Ile sezonów będą mieć „Bridgertonowie”? Twórcy mówili, iż chcieliby zekranizować wszystkie książki Julii Queen i nakręcić aż osiem serii, ale czy to jeszcze w ogóle możliwe?
Przed dwoma laty ekipa serialu „Bridgertonowie” zdradziła, iż planem jest realizacja ośmiu sezonów. Choć oficjalnie nic się w tej kwestii nie zmieniło, na drodze do zrealizowania ambitnego przedsięwzięcia stoją przeszkody.

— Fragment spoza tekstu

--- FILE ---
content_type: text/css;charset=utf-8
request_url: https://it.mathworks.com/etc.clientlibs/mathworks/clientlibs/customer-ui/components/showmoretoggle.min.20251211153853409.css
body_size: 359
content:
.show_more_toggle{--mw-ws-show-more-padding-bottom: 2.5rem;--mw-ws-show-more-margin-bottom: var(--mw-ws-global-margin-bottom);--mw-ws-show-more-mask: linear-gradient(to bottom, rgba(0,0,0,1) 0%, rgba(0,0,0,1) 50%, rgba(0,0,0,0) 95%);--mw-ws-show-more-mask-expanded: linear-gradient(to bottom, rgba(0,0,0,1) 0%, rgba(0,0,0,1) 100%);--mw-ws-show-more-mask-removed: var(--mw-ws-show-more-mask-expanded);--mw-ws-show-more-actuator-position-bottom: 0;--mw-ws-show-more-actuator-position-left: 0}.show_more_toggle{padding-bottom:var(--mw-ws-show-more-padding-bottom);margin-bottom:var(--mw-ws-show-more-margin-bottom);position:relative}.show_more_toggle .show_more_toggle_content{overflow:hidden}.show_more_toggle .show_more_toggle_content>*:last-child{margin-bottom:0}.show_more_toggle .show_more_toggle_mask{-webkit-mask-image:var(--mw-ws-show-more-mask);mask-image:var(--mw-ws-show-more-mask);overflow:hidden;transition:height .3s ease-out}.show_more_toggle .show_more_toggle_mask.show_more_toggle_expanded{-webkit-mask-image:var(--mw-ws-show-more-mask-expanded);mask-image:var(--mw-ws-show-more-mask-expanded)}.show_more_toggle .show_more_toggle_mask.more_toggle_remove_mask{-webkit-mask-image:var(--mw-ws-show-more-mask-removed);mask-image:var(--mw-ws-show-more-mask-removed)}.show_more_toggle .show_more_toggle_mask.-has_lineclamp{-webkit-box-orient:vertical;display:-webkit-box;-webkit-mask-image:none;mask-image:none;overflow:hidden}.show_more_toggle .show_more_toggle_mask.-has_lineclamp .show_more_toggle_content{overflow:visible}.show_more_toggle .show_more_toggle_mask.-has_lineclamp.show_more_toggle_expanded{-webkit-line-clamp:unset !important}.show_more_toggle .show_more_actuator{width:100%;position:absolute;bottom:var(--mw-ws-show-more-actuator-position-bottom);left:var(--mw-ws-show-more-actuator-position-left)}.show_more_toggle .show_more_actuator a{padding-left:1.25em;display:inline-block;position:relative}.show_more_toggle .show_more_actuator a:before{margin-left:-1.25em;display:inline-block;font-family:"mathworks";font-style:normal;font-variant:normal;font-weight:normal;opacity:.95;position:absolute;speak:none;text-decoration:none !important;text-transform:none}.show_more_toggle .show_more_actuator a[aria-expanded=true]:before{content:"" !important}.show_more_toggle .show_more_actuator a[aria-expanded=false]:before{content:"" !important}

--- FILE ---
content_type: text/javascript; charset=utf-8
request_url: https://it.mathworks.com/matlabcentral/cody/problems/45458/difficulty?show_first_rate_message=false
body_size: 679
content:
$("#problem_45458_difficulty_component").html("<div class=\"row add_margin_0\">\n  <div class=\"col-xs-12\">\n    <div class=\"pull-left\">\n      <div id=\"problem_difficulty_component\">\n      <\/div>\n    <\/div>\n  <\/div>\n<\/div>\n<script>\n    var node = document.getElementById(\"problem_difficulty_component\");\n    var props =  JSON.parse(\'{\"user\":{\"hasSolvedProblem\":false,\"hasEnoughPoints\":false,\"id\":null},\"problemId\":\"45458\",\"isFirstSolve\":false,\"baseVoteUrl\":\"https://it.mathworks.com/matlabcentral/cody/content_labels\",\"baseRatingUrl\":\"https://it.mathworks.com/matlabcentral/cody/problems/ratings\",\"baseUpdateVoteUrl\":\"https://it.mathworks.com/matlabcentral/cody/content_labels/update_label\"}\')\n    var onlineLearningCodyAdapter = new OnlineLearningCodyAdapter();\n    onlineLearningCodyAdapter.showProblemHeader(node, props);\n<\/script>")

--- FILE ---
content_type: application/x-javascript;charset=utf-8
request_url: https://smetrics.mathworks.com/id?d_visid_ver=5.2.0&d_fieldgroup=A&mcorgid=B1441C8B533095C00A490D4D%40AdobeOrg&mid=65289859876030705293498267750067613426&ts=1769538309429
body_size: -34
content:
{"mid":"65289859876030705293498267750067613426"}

Czy twórcy dadzą radę?
Bridgertonowie – czy będzie osiem sezonów serialu?
Jak sugeruje serwis Screen Rant ambitny plan ekipy „Bridgertonów” może okazać się trudniejszy do zrealizowania, niż zakładano, choćby jeżeli dopisze oglądalność. Przypomnijmy, plan ma związek z tym, iż twórcy chcieliby przenieść na ekran wszystkie książki Julii Quinn i opowiedzieć historię miłosną każdego z rodzeństwa.
— Serial oparty jest na serii składającej się z ośmiu książek i myślę, iż to byłaby wielka radość, móc opowiedzieć w kolejnych sezonach historie wszystkich z tego rodzeństwa – powiedział były już showrunner Chris Van Dusen.
Czemu szanse na osiem sezonów właśnie maleją? Po pierwsze, nakręcony już 3. sezon nie doczekał się jeszcze daty premiery. Co więcej, jedna z gwiazd serialu podzieliła się ostatnio w tej kwestii złą wiadomością – nowych odcinków nie zobaczymy w tym roku z uwagi na strajk aktorów i ograniczone w tym czasie możliwości promowania serialu.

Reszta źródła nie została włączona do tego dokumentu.